As far as authors go, Karl Marx is on the top of my list.
Hello Dyana
I hope that you don't mind me asking you a rather personal question about your political persuasions but, what do you find so enthralling about Marxism?
I ask this in all sincerity. I'm neither strictly right-wing nor left-wing. I'm a bit of a political omnivore. I've switched party allegiances so many times over the years. My core values and beliefs are very solid, I simply have a difficult time finding a party that fits them.
Marx is for me good at identifying society's ills but very poor at proscribing an effective cure for them. As an example, he was absolutely correct about the injustices that liberal capitalism brought about; such as the concentration of property ownership in the hands of a minority clique of elite industrialists and the fact that unregulated capitalism results in the domination of the mass of workers (the proletariat) by the bourgeoisie.
However his conviction that the "salvific path" out of this benighted situation was the removal of property rights altogether has always struck me as not only imprudent but an unrealizable and chaotic recipe for societal breakdown.
Even worse, his reductionist and horrifyingly simplistic notion that all of human history is merely constituted of warfare between classes - is strikingly materialistic, violent and bereft of aesthetic merit to me compared with the much more psychological definition of human suffering offered by the Buddha, the founder of your faith.
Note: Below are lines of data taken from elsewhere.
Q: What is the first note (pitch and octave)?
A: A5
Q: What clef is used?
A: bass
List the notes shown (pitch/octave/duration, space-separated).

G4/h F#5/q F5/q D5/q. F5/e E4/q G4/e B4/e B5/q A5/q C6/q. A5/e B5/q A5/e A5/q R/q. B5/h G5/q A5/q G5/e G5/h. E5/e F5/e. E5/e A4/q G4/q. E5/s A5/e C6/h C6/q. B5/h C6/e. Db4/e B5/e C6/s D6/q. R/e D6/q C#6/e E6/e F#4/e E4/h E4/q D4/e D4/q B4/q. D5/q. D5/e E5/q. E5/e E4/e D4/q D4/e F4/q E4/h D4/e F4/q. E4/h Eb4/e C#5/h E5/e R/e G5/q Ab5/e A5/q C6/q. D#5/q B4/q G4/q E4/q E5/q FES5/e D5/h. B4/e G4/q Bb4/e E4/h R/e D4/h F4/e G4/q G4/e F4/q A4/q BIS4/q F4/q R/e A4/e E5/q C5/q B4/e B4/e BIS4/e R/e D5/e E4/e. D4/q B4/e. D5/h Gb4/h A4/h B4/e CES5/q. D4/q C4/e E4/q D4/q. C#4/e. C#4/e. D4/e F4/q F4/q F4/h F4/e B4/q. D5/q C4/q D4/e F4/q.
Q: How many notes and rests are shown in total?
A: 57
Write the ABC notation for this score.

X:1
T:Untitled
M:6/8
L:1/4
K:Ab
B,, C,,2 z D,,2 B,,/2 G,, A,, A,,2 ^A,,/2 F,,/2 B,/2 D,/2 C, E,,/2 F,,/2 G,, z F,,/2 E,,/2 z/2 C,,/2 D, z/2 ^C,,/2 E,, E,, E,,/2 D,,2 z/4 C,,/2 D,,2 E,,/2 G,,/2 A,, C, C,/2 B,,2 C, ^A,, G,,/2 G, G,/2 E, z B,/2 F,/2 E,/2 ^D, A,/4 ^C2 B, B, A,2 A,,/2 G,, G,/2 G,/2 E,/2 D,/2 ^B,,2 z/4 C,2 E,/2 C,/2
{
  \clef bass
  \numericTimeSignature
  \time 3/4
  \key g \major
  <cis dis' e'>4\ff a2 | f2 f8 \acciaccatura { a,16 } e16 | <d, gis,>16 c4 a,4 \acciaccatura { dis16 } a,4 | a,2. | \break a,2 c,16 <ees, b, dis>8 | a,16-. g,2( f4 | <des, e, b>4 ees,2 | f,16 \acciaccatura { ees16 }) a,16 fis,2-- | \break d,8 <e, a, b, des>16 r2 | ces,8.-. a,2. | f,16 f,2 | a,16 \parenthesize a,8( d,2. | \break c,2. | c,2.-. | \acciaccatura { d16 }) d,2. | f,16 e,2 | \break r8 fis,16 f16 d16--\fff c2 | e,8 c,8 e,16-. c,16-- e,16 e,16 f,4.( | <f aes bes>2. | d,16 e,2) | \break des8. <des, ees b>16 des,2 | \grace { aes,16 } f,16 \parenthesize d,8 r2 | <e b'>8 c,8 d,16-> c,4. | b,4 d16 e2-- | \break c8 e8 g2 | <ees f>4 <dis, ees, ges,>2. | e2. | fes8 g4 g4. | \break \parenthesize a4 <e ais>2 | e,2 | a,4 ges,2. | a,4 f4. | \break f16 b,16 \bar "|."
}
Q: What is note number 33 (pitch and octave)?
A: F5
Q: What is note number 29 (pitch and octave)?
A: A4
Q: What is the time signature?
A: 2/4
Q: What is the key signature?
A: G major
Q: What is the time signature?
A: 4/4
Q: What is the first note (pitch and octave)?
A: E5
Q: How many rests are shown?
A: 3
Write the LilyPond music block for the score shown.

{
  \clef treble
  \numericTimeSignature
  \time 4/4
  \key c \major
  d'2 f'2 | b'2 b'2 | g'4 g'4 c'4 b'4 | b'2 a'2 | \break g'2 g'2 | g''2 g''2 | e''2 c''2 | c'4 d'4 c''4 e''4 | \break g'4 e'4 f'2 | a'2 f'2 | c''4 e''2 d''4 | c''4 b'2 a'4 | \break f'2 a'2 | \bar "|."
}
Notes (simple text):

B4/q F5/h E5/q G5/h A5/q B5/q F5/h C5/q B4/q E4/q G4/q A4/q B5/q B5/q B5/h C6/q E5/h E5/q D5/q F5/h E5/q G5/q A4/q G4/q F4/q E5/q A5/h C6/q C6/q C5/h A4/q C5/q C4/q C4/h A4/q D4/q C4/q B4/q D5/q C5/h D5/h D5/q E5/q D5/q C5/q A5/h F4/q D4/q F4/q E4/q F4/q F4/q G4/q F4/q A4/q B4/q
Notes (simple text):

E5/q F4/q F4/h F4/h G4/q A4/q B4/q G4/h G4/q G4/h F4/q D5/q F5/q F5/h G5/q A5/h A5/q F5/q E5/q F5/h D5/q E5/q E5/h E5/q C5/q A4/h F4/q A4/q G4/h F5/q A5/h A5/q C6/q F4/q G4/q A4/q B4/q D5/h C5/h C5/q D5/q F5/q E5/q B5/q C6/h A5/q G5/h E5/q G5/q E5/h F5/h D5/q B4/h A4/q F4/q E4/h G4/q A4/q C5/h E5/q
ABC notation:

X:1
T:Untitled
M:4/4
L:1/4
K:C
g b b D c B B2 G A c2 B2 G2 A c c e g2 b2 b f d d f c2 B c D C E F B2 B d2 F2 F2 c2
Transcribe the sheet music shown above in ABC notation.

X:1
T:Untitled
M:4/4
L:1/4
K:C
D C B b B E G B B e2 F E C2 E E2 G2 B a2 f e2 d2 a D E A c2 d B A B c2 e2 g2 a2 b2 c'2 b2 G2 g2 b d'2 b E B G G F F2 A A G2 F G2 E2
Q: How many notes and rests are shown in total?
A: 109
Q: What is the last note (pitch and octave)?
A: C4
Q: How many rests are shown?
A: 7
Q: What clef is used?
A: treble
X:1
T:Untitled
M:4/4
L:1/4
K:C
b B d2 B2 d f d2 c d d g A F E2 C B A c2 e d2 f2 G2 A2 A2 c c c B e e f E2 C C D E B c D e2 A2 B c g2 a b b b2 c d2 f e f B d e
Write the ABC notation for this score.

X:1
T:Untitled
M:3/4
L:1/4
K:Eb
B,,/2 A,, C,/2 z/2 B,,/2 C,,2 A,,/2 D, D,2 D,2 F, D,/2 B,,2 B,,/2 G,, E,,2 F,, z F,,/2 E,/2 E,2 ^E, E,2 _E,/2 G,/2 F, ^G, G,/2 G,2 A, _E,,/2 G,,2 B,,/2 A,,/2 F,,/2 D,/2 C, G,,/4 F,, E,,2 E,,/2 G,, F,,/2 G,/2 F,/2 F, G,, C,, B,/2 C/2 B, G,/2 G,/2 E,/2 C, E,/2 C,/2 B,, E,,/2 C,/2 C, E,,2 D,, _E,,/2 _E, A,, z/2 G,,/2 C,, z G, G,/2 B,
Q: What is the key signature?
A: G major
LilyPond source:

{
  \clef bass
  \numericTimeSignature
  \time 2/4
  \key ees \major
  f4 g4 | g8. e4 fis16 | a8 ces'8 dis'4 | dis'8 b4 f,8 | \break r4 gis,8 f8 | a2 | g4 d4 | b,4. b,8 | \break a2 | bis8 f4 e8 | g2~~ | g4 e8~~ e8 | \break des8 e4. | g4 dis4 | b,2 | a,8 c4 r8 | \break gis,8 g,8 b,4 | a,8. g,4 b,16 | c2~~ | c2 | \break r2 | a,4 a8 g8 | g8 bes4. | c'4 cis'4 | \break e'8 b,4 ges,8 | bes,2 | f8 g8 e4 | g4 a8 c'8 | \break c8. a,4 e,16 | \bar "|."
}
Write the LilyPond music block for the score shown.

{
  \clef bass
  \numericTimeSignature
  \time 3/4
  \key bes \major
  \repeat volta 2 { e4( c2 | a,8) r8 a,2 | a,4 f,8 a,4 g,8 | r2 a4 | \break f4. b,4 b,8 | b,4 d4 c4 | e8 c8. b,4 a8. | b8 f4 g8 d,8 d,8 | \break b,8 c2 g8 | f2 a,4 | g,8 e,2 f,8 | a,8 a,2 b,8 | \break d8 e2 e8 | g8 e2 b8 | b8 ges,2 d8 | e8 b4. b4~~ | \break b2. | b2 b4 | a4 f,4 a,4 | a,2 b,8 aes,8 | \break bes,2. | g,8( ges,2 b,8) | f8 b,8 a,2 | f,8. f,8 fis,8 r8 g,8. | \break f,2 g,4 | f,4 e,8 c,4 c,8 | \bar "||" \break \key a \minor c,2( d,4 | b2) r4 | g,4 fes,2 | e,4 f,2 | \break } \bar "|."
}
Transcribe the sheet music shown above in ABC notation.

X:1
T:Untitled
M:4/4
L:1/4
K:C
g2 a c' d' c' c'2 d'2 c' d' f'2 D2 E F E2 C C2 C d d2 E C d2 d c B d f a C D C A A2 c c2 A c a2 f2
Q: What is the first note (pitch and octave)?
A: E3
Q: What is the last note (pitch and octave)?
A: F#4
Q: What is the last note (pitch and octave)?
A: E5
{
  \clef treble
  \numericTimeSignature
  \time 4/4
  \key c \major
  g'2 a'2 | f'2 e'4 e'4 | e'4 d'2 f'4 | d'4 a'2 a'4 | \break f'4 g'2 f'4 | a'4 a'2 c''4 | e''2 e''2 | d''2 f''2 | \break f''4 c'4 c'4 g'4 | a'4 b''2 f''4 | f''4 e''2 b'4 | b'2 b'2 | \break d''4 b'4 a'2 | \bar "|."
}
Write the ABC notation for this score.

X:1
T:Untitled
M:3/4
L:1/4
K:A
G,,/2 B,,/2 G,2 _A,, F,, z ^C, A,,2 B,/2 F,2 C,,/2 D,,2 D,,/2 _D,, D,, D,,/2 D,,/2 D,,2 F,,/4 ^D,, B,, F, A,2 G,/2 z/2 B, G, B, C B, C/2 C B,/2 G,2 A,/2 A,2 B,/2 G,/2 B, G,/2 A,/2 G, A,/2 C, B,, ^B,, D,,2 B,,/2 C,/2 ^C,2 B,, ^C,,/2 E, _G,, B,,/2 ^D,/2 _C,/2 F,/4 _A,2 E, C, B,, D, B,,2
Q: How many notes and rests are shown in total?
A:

The belief in the inevitability of class warfare - nay, its inherent
necessity as a means of bringing about the proletarian revolution - is completely anathema to my belief in harmony between people of different social backgrounds and classes within a social system that tries to eliminate the extremes of poverty and wealth without trying to annul entirely all divisions and grades. What's more it seems to deny the basic goodness of humanity and has no room for the spiritual.
Add into the mix his preliminary stage of "dictatorship of the proletariat" (a stage no Communist country has ever seemed to be able to move beyond to fulfil the Marxian vision) after the reigns of power fall into the working classes and I've completely lost him
How on earth is one eventually to "do away" with the state after common ownership and civic equality is initiated? Marxism, in practice, leads only to the totalitarian state.
Marx also seems to me rather "enclosed" in his 19th century worldview. He believed that the industrial revolution signified that machines would do away with productive human labour. That has not quite come to fruition in the way he envisioned, indeed modern industrial innovation in terms of machines - mostly pioneered in capitalist countries I might add - has richly benefitted humanity, despite its darker sides.
As a Buddhist, I'm also somewhat surprised that a philosophy so open to violence and strife in achieving its ends (warfare among classes, revolution etc. ) would be compatible with your religious beliefs. When have "violent revolutions" ever been better at bringing into being more humane societies when compared with gradual processes spanning many years and conducted largely in a peaceful manner? Compare the well-known examples of Martin Luther King and Malcom X - pacifist means vs violent means.
The more moderate Socialism of the early Labour Party in great Britain, on the other hand, under its founder Keir Hardie who believed strictly in following the democratic, parliamentary route and not in abolishing property altogether - that I can sympathise with.
Marxism, I truly have never understood the allure of. Can you assist me?